Verantwortlich für die Leiden des Baum des Jahres 2001 in Deutschland ist der Hymenoscyphus pseudoalbidus oder das Falsche Weiße Stängelbecherchen, wie der Pilz auch genannt wird. Dass er den Eschen überhaupt gefährlich wird, war lange unbekannt. Erstmals wurden Anfang der 90er Jahre größere Schäden aus dem Baltikum und aus Polen gemeldet. Mittlerweile sollen die auffälligen Triebschäden in ganz Nord- und Mitteleuropa zu beobachten sein. Im Land Brandenburg sind laut Experten sogar ganze Bestände in Gefahr. „Es gibt einige Bereiche im Land, wo die Esche bereits auf der ganzen Fläche abstirbt“, beschreibt Jan Engel vom Forstkompetenzzentrum des Landes in Eberswalde die Folgen der Pilzerkrankung in den brandenburgischen Wäldern.
Wie groß das Ausmaß des Pilzbefalls in Brandenburg ist, zeigen die insgesamt 147 Proben von offensichtlich kranken Bäumen, die das Kompetenzzentrum im vergangenen Jahr für private Waldbesitzer und Forstverwaltungen untersucht hat. In mehr als der Hälfte der Fälle wurden dabei Pilze, bei einem Viertel Insekten als Schädlinge nachgewiesen; 13 Prozent der Schäden entfielen auf Wetterunbilden wie Frost, Hitze, Dürre und Hagel. Die Experten rechnen mit einer Zunahme von „Schwächeparasiten“ und neuen Krankheitsphänomenen. Vor allem Kleinpilzen sind sie mit dem Mikroskop auf der Spur. Einige davon, wie auch das Falsche Weiße Stängelbecherchen, kämen seit Jahrzehnten im waldökologischen System vor, seien jedoch erst seit einigen Jahren schädlich. Warum? „Das ist auch für uns merkwürdig“, räumt Engel ein. Es bestehe aber der Verdacht, dass dies mit dem Klimawandel zusammenhänge. Modellberechnungen gehen von einem Anstieg der Durchschnittstemperatur im Land Brandenburg von zwei bis vier Grad in den nächsten 30 bis 40 Jahren. „Möglicherweise regt die Erwärmung und eine veränderte Luftfeuchtigkeit die Pilze an, schädlich zu sein“, meint Jan Engel. So seien auch die in Brandenburg allgegenwärtigen Kiefern betroffen, berichtet der Forstexperte. Der entsprechende Pilz heiße Sphaeropsis sapinea und sei ebenfalls wärmeliebend.

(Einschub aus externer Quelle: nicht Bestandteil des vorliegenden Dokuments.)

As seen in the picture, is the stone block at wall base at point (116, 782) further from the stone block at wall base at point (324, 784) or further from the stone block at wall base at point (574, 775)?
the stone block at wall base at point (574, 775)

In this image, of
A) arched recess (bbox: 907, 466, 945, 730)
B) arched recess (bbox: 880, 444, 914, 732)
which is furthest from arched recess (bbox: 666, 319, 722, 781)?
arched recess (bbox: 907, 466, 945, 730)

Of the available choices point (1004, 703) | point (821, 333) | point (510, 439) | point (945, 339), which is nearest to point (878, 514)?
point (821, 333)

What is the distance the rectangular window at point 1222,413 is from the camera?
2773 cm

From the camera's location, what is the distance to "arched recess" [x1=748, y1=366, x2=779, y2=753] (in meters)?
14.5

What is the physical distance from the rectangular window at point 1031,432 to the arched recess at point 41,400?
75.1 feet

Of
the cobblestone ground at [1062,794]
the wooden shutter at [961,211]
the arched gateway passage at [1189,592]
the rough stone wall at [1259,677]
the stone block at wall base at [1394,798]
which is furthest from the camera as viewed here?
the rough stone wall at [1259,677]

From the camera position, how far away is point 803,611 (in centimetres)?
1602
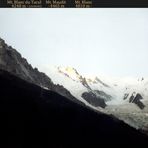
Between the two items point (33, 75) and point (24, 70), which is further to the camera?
point (24, 70)

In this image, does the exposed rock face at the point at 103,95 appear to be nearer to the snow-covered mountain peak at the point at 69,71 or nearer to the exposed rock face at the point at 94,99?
the exposed rock face at the point at 94,99

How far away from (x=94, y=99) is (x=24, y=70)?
285 centimetres

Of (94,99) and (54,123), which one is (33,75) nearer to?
(54,123)

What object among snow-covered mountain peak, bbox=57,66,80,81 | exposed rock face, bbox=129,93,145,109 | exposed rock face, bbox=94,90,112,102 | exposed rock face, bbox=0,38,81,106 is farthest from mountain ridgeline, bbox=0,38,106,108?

Mit einem Anteil von nach wie vor rund 70 Prozent ist die Kiefer der vorherrschende Baum im märkischen Forst. Dagegen spielt die Esche nur eine untergeordnete Rolle. Insgesamt steht auf 37 Prozent der Landesfläche Wald. Nur etwa 280 000 Hektar der insgesamt 1,1 Millionen Hektar Wald gehören dem Land. Den Rest teilen sich Kommunen und rund 90 000 private Forstbesitzer.
Die wirtschaftlichen Folgen durch den Befall halten sich jedoch in Grenzen, meint Enno Rosenthal, Geschäftsführer des Waldbauernverbandes Brandenburg. „Vor Jahren hatten wir ein ähnliches Problem mit Ulmen. Eschen aber spielen für uns keine große Rolle. Zwar ist altes Eschenholz gefragt, aber die Anbaufläche in Brandenburg ist ohnehin zu gering“, meint der Funktionär und private Waldbesitzer. „Dennoch bestätigt sich einmal mehr die alte Praxis, dass ein gut gestaffelter Mischwald resistenter ist als die bei uns noch immer vorherrschenden Kiefernmonokulturen“, so Rosenthal.
Auch die Ausbreitung der meldepflichtigen Pflanzenkrankheit Feuerbrand wird nach Meinung von Experten durch den Klimawandel begünstigt. Vor allem Apfel-, Birnen- und Quittenbäume werden befallen. Erstmals seit Jahren ist Feuerbrand auch wieder im größeren Umfang in Brandenburg aufgetreten. Da die Krankheit hochansteckend ist, muss die befallene Plantage gerodet und vernichtet werden. Laut Landesagrarministerium sind derzeit 18 Betriebe im Raum Frankfurt (Oder) betroffen. 50 000 Euro hat das Ministerium für die schnelle Feuerbrandbekämpfung zur Verfügung gestellt.
Gezählt sind wohl auch die Tage der klassischen Alleebäume. Linden, Eichen oder Eschen etwa kommen mit den zunehmenden Extremwetterereignissen und der ohnehin hohen Streusalzbelastung immer schwerer zurecht, sind infolge anfälliger für Krankheiten und Schädlingsbefall. Allein in den Kreisen Barnim, Uckermark und Oberhavel waren laut des Landesbetriebs Straßenwesen im vergangenen Jahr rund 50 Bäume wegen des Kälteeinbruchs im Frühjahr eingegangen. Auf einem Gelände bei Schönefeld testen deshalb Wissenschaftler der Berliner Humboldt-Universität an Trockenheit und geringe Niederschläge gewöhnte Exoten wie Milchorangenbäume, Japanische Zelkoven, Taschentuchbäume oder Kobushi-Magnolien auf ihre Eignung als Straßenbäume. Erste Ergebnisse sollen bereits im kommenden Jahr vorliegen.